Trumps Papst-Attacke überschattet Rubios Vatikan-Besuch

Trump greift den Papst erneut an – ausgerechnet vor Rubios heiklem Vatikan-Termin. Jetzt steht das Treffen in Rom unter Hochspannung.

05.05.2026, 17:24 Uhr

US-Präsident Donald Trump hat Papst Leo XIV. kurz vor dem geplanten Vatikan-Besuch von US-Außenminister Marco Rubio erneut scharf angegriffen. In einem Interview mit dem konservativen Radiomoderator Hugh Hewitt behauptete Trump, der Papst bringe "viele Katholiken und viele Menschen" in Gefahr. Zudem unterstellte er dem Pontifex, er akzeptiere einen iranischen Besitz von Atomwaffen.

Papst Leo XIV. hatte sich in den vergangenen Wochen mehrfach gegen den Krieg im Iran ausgesprochen und stattdessen für Waffenruhe und Gespräche geworben. Trumps neue Vorwürfe dürften den für Donnerstag angesetzten Besuch Rubios im Vatikan zusätzlich erschweren. Der US-Außenminister, der selbst katholisch ist, dürfte versuchen, das angespannte Verhältnis zwischen Washington und dem ersten in den USA geborenen Papst zu entschärfen.

Botschafter wirbt für Gespräche

Der amerikanische Botschafter beim Heiligen Stuhl, Brian Burch, stellte sich laut Medienberichten auf ein "offenes" Treffen ein. Unterschiede zwischen Staaten seien normal, sagte er. Solche Konflikte könnten durch "Brüderlichkeit und authentischen Dialog" bearbeitet werden. Zugleich widersprach Burch dem Eindruck, zwischen der US-Regierung und dem Vatikan gebe es einen tiefgreifenden Zerwürfnis.

Aus dem Vatikan kamen zurückhaltende Reaktionen. Kardinalstaatssekretär Pietro Parolin erklärte nach italienischen Medienberichten, der Papst gehe seinen Weg weiter, predige das Evangelium und setze sich für den Frieden ein — bei jeder passenden wie unpassenden Gelegenheit. Ob Leo XIV. direkt auf Trumps Aussagen reagieren werde, ließ Parolin offen. Italiens rechter Vize-Regierungschef Matteo Salvini kommentierte knapp, über den Papst diskutiere man nicht, man höre ihm zu.

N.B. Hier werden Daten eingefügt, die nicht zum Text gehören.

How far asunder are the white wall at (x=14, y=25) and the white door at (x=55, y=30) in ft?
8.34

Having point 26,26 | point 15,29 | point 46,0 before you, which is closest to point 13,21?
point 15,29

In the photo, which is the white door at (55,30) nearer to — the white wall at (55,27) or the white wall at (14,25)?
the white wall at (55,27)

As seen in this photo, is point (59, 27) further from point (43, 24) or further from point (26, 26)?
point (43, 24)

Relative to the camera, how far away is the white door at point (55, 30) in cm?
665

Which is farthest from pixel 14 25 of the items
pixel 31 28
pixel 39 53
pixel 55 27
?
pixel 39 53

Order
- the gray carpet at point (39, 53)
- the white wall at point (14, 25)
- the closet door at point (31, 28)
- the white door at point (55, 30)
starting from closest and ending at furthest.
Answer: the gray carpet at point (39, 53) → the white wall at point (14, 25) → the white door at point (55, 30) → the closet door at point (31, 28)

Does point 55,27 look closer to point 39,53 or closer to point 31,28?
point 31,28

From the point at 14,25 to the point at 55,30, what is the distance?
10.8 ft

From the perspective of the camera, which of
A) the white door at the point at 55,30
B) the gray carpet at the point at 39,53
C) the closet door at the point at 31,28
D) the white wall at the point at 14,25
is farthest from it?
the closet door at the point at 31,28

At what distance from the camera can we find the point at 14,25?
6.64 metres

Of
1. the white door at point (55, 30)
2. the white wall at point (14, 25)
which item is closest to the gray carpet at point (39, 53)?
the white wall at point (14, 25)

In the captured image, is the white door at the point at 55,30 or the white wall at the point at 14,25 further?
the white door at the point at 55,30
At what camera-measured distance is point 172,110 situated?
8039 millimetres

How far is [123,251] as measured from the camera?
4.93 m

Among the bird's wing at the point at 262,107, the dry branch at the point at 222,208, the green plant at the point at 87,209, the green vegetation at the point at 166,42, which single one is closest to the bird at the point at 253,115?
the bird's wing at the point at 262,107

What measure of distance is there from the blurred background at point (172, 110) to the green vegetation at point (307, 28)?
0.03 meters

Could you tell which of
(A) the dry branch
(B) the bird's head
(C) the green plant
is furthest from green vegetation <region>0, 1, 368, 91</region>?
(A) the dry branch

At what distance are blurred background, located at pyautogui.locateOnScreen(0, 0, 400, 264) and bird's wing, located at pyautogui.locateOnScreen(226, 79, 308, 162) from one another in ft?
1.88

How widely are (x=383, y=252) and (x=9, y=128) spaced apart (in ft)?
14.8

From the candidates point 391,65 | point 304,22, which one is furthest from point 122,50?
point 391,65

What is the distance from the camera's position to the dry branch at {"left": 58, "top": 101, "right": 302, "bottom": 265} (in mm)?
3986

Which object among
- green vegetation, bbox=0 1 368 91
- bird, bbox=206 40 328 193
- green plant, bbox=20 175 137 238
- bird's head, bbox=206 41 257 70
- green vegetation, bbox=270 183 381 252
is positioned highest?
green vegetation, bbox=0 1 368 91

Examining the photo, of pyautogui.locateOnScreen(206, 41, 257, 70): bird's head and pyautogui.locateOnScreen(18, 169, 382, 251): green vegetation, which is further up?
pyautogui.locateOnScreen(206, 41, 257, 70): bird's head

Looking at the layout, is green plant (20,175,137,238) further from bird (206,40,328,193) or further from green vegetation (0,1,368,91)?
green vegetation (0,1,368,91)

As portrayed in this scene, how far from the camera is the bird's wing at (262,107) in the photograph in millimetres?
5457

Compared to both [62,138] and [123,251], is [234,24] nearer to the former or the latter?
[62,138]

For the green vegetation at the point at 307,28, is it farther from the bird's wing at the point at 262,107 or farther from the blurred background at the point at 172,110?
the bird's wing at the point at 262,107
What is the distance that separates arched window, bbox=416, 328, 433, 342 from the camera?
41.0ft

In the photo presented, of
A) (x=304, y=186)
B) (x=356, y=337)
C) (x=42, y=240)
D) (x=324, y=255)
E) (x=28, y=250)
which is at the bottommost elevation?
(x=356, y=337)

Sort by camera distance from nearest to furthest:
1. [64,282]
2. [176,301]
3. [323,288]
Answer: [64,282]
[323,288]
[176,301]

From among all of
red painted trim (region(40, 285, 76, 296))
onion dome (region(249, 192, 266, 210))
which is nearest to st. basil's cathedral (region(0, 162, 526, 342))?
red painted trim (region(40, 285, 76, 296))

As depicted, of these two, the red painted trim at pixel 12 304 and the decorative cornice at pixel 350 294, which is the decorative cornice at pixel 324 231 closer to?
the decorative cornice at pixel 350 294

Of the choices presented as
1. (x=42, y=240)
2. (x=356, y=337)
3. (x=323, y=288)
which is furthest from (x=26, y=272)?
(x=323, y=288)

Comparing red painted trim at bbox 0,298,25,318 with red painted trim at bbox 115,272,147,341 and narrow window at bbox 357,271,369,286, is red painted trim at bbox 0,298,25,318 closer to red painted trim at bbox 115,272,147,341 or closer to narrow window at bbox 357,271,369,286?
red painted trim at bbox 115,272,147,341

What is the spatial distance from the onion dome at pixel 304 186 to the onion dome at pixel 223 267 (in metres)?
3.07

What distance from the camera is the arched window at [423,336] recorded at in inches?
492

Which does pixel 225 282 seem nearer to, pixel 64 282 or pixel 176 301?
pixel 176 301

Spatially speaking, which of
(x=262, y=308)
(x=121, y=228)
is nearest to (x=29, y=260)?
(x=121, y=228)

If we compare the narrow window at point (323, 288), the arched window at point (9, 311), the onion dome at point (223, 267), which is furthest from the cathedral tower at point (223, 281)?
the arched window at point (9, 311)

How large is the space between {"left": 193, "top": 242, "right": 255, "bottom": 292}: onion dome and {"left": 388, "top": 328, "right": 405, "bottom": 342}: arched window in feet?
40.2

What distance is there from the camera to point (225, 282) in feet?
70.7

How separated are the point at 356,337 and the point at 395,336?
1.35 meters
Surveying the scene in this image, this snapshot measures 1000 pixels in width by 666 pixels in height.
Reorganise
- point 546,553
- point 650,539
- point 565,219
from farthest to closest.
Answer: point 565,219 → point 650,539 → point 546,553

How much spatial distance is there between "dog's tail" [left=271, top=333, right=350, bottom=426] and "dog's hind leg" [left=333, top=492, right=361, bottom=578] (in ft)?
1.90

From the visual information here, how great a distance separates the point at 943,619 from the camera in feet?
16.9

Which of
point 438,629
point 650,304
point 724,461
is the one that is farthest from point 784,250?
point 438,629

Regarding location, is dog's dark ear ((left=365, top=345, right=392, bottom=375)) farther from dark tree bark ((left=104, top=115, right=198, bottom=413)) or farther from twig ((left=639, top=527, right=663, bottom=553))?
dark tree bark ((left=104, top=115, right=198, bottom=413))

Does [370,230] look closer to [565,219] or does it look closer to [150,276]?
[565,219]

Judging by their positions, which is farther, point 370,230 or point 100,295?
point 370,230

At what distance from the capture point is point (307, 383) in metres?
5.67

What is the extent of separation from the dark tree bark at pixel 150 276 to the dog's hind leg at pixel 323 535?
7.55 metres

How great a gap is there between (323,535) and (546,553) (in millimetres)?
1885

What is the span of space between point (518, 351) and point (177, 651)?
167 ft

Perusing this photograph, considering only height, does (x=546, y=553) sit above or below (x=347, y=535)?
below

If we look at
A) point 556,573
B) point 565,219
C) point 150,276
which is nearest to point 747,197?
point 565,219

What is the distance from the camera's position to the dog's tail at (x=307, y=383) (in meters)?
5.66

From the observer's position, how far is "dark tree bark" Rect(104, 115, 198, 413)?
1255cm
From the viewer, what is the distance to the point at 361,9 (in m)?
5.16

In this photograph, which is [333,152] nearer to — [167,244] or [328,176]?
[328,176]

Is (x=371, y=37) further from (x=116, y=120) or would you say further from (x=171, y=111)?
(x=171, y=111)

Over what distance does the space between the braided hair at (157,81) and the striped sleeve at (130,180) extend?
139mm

Verhältnis seit Wochen angespannt

Zuletzt hatte sich Leo XIV. immer deutlicher kritisch zur Kriegsführung der USA und Israels gegen den Iran geäußert. Trump hingegen verteidigt den Militäreinsatz als notwendig, um Teheran am Bau einer Atomwaffe zu hindern. Bereits zuvor hatte er den Papst als "schwach" bezeichnet und auch dessen Haltung in der Migrationspolitik kritisiert.

Für zusätzliche Empörung sorgte zudem ein von Trump verbreitetes KI-generiertes Bild, das ihn in einer an Christus erinnernden Darstellung zeigte. Später löschte er den Beitrag wieder.

Rubio will in Rom auch Italiens Ministerpräsidentin Giorgia Meloni treffen. Auch dieses Gespräch gilt als sensibel, da Meloni den Papst in der Vergangenheit gegen frühere Attacken Trumps verteidigt hatte. Zudem fällt die Reise zeitlich mit dem ersten Jahrestag von Leos Pontifikat zusammen.